Table-driven unit tests, *_coverage_test.go edge-hunting, fuzz on
internal/seq and every wire codec, a seeded fake-clock N-path network
simulator (internal/simtest) asserting the four invariants (no duplicate
delivered, in-order output, nothing past deadline, completeness under
recoverable loss), UDP-loopback e2e with SHA-256 integrity, and libRIST and
OpenSSL interop. Everything runs under go test -race.

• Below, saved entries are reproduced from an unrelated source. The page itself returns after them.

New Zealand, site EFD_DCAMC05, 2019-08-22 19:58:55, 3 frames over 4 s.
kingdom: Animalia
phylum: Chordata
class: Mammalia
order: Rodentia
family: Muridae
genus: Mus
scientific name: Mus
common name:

See the Makefile
(make test, lint, bench, check-deps).
- pkg.go.dev/github.com/zsiec/ristgo: API reference, the architecture overview, and runnable examples.
- CONTRIBUTING.md: conventions and the test gauntlet.
- NOTICE.md: third-party attributions (pion/rtp, pion/rtcp, LZ4).
docs/spec/: the VSF TR-06 PDF set (the protocol source of truth).
MIT, see LICENSE. Third-party attributions are recorded in NOTICE.md.